PAGE EXCERPT -
**********
As trade expanded, Indian tribes in Illinois soon became more important. Based on archaeological research, Indians in Illinois sustained themselves through hunting, gathering, and farming prior to the arrival of French explorers. Their importance increased because they controlled a part of the continent where all the largest inland waterways, and thus trade routes, converged. The French called the land "Pays de Illinois," which translated means "the Illinois' Country" or "the Land of the Illinois'." Farming, waterways, and trade routes defined the Illinois Country and its people, then and now.

Exploration offered trading opportunities. Although several European nations established trade colonies on the coasts of North America, only the French built trading posts, and later more permanent settlements, in the middle of the continent.

In the 1500s the French explored the St. Lawrence River, the northeastern entrance to North America, while the Spanish approached the interior from the south. The search for trade routes to the Far East and treasure motivated exploration. By the early 1600s, the French had organized Indian trading partners; they built settlements along the St. Lawrence River, and they called this place New France.
**********
Data excerpts:
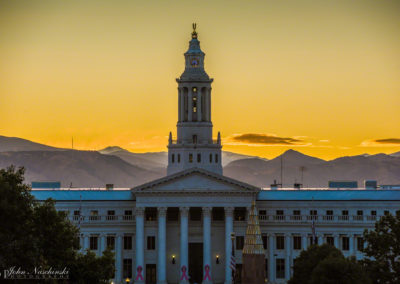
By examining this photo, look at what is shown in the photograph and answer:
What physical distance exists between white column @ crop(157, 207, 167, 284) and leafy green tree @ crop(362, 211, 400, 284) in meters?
44.5

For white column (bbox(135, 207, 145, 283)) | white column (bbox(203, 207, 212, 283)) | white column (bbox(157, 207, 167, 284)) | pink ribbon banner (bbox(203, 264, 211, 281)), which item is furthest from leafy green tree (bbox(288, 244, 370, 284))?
white column (bbox(135, 207, 145, 283))

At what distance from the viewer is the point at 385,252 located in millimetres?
159750

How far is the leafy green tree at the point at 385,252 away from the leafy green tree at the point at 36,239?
1347 inches

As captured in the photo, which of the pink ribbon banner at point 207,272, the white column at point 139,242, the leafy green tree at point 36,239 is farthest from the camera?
the pink ribbon banner at point 207,272

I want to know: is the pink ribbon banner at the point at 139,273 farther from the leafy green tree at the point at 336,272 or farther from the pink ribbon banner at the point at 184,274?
the leafy green tree at the point at 336,272

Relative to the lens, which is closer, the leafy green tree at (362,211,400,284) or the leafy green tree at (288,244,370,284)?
the leafy green tree at (288,244,370,284)

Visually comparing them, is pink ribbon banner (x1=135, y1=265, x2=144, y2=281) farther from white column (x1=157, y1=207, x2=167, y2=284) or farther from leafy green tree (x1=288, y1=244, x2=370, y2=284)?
leafy green tree (x1=288, y1=244, x2=370, y2=284)

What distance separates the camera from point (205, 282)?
198250 mm

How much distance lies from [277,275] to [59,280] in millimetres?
65566

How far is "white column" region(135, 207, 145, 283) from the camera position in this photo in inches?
7810

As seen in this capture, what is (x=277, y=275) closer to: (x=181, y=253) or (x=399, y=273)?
(x=181, y=253)

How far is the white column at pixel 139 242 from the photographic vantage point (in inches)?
**********
BRIEF 1 -
From the passage on the Illinois Country, copy word for word the part starting at "In the 1500s" and ending at "place New France.".
BRIEF 2 -
According to the passage on the Illinois Country, what name did the French give to the settlements they built along the St. Lawrence River?

RESPONSE 1 -
In the 1500s the French explored the St. Lawrence River, the northeastern entrance to North America, while the Spanish approached the interior from the south. The search for trade routes to the Far East and treasure motivated exploration. By the early 1600s, the French had organized Indian trading partners; they built settlements along the St. Lawrence River, and they called this place New France.

RESPONSE 2 -
New France